Prompt
Reproduce word for word the lines below, starting with the line that contains "If sorted from" and going on through the line that contains "the person wearing cap at point (93, 71) <".

Spatial question rows
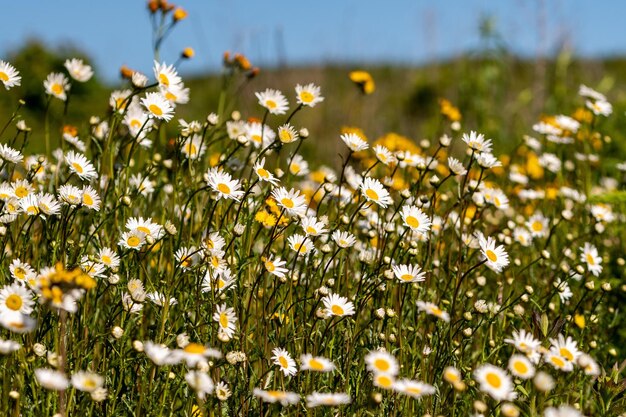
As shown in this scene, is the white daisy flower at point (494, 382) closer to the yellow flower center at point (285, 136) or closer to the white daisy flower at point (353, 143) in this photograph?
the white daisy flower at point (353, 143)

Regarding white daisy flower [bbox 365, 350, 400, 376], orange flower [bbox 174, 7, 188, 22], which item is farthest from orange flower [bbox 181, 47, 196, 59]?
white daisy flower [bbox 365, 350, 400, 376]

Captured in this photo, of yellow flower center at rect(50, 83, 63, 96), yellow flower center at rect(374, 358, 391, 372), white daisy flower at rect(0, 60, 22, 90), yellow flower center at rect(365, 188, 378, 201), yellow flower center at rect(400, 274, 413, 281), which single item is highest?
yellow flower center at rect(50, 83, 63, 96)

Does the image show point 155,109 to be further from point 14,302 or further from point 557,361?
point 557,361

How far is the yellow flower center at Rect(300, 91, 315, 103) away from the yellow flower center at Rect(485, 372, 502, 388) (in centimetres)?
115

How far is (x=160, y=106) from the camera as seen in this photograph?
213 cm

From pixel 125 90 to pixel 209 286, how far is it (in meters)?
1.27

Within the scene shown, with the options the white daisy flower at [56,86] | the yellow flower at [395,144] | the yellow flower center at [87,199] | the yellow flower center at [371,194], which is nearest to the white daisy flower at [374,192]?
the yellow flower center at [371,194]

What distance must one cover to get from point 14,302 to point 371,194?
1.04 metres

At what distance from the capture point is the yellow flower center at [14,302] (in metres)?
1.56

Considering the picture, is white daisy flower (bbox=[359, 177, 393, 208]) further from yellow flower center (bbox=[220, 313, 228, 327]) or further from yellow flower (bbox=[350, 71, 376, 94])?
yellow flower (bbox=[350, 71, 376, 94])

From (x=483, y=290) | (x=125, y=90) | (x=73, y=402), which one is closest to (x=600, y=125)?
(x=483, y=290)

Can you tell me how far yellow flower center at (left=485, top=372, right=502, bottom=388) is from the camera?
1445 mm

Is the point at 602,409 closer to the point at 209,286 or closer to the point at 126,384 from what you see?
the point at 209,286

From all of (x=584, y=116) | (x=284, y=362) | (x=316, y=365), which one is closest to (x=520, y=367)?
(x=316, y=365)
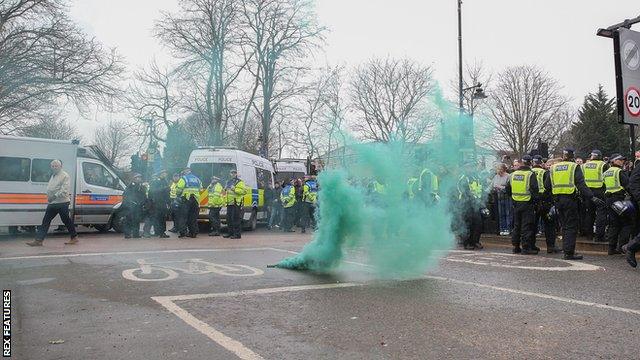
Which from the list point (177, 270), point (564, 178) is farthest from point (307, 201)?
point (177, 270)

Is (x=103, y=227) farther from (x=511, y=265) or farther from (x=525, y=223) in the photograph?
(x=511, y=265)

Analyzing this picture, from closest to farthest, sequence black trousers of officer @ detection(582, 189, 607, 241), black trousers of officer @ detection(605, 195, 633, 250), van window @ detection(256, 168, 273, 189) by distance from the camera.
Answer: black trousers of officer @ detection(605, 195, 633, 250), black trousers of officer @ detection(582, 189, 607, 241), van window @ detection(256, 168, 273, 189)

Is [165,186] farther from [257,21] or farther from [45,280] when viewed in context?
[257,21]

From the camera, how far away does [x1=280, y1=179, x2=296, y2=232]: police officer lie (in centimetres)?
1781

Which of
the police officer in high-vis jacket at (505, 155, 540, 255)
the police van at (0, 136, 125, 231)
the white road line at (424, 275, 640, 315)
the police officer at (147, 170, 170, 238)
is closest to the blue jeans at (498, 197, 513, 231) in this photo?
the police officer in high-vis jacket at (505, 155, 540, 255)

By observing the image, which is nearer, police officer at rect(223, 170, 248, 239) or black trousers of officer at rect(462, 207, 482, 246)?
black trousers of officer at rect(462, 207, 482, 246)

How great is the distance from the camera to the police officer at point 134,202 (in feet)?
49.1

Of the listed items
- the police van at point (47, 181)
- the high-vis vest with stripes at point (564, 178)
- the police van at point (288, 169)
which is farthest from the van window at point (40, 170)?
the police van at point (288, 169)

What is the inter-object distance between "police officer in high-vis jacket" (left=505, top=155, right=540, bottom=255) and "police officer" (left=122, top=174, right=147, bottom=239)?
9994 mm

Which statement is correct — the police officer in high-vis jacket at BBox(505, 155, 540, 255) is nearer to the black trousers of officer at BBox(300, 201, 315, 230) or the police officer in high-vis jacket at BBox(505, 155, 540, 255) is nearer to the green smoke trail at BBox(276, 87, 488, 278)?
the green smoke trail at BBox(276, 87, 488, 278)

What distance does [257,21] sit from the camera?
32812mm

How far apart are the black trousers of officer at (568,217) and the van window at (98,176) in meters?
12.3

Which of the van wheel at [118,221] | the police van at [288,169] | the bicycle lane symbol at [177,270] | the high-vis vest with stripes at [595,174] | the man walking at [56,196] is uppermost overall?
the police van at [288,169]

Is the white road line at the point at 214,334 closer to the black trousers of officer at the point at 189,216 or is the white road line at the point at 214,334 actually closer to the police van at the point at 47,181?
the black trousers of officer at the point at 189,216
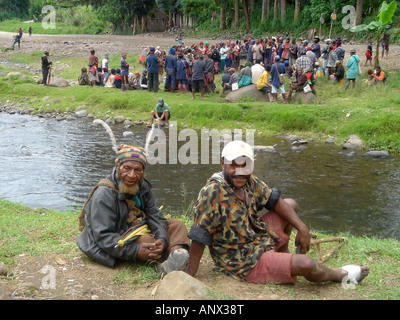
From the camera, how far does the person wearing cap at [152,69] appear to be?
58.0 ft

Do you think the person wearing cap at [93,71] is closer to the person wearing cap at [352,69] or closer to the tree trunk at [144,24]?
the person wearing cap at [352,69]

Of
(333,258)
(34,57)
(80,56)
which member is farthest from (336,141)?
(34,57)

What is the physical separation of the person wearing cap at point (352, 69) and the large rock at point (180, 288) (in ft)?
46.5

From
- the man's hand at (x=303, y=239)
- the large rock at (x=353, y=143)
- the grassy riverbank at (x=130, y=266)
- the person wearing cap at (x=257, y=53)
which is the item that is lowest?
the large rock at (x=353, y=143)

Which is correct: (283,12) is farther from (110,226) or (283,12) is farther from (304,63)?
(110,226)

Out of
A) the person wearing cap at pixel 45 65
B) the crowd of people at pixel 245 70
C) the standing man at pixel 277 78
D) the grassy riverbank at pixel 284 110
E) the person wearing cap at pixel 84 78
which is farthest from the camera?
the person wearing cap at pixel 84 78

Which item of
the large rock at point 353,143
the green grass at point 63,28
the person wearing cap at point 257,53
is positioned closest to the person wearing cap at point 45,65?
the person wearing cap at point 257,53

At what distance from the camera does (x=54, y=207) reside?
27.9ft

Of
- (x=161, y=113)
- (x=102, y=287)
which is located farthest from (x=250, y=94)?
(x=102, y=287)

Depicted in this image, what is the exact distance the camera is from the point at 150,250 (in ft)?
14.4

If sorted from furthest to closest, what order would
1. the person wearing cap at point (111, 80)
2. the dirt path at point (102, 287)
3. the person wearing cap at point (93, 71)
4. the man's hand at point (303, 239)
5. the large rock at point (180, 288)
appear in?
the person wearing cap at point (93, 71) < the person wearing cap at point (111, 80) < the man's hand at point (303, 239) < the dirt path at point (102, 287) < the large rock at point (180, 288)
==
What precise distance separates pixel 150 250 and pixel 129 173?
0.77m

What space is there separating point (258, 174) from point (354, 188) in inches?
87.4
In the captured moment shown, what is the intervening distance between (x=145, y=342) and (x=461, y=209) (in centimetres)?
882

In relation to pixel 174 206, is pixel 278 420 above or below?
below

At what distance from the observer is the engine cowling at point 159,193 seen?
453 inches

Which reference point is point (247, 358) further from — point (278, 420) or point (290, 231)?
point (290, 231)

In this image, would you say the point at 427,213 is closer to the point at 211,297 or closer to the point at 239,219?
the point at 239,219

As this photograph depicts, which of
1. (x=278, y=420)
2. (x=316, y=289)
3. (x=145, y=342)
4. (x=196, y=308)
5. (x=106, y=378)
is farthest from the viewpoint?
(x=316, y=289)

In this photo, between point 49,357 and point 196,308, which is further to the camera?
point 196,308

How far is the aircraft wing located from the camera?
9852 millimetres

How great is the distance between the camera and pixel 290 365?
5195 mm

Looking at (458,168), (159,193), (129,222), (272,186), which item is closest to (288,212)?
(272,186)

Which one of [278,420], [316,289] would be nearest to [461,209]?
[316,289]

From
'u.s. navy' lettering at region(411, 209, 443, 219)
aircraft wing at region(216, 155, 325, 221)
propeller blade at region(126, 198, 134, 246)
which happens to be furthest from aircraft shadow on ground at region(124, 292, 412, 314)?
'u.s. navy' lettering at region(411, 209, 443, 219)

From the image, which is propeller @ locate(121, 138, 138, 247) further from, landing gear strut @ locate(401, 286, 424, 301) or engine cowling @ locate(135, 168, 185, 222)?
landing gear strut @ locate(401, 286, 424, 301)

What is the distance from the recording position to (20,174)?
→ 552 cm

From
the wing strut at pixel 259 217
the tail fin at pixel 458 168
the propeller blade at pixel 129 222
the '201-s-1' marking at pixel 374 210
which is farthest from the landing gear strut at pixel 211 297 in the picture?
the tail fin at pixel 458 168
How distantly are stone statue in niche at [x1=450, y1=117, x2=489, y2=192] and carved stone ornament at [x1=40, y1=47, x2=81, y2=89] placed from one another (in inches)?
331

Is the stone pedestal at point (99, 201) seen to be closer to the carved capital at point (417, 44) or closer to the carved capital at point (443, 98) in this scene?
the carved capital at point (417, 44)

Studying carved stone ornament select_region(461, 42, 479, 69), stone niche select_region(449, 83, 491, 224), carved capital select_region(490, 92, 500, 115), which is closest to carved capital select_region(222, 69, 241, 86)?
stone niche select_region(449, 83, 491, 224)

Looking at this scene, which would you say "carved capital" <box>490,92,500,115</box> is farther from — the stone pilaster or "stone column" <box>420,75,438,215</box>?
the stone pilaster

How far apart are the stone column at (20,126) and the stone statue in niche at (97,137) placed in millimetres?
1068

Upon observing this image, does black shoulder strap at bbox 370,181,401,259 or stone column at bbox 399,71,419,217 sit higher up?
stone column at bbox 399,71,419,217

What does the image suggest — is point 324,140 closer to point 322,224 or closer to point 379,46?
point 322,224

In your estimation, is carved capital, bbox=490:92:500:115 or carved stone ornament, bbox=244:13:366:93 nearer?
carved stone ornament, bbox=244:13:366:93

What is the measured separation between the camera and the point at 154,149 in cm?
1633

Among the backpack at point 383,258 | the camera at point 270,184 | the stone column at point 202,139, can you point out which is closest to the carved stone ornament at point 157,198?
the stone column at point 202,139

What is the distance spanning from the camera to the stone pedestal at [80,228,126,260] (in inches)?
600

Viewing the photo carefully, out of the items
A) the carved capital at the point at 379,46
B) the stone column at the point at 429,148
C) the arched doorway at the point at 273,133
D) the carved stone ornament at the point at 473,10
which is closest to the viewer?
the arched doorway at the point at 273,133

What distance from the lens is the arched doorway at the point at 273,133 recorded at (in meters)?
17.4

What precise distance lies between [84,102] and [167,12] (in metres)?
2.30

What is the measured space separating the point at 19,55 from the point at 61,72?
==
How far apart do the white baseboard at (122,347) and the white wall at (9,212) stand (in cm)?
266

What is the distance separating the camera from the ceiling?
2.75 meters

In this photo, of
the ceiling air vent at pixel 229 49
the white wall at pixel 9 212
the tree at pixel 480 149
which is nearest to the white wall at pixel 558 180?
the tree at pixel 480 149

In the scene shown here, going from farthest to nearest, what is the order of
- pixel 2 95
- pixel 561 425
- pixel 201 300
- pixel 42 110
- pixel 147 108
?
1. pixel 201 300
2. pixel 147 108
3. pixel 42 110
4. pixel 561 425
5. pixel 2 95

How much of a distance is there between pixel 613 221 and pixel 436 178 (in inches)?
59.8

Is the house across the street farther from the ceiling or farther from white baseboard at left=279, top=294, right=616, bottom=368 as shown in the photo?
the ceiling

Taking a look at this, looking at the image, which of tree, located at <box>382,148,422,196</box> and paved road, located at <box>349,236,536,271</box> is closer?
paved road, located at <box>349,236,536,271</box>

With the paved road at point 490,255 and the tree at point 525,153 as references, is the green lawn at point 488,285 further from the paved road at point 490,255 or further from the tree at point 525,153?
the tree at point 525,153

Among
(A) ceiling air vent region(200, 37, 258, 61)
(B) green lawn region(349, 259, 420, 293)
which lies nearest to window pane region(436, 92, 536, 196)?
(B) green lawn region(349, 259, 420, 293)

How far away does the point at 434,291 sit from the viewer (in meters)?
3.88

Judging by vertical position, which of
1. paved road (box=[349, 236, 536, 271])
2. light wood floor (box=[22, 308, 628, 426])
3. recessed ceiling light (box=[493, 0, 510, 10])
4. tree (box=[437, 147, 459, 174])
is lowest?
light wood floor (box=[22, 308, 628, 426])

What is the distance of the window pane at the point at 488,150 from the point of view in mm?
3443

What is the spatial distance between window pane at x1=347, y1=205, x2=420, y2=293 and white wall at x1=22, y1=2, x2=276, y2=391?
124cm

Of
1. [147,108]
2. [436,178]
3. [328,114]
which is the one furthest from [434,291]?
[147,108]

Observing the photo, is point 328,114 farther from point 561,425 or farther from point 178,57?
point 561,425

Exercise response
If sorted from furthest to closest, what order would
1. the person wearing cap at point (111, 80)
2. the dirt path at point (102, 287)
3. the person wearing cap at point (93, 71)
4. the man's hand at point (303, 239)
5. the large rock at point (180, 288)
appear in?
the person wearing cap at point (93, 71) < the person wearing cap at point (111, 80) < the man's hand at point (303, 239) < the dirt path at point (102, 287) < the large rock at point (180, 288)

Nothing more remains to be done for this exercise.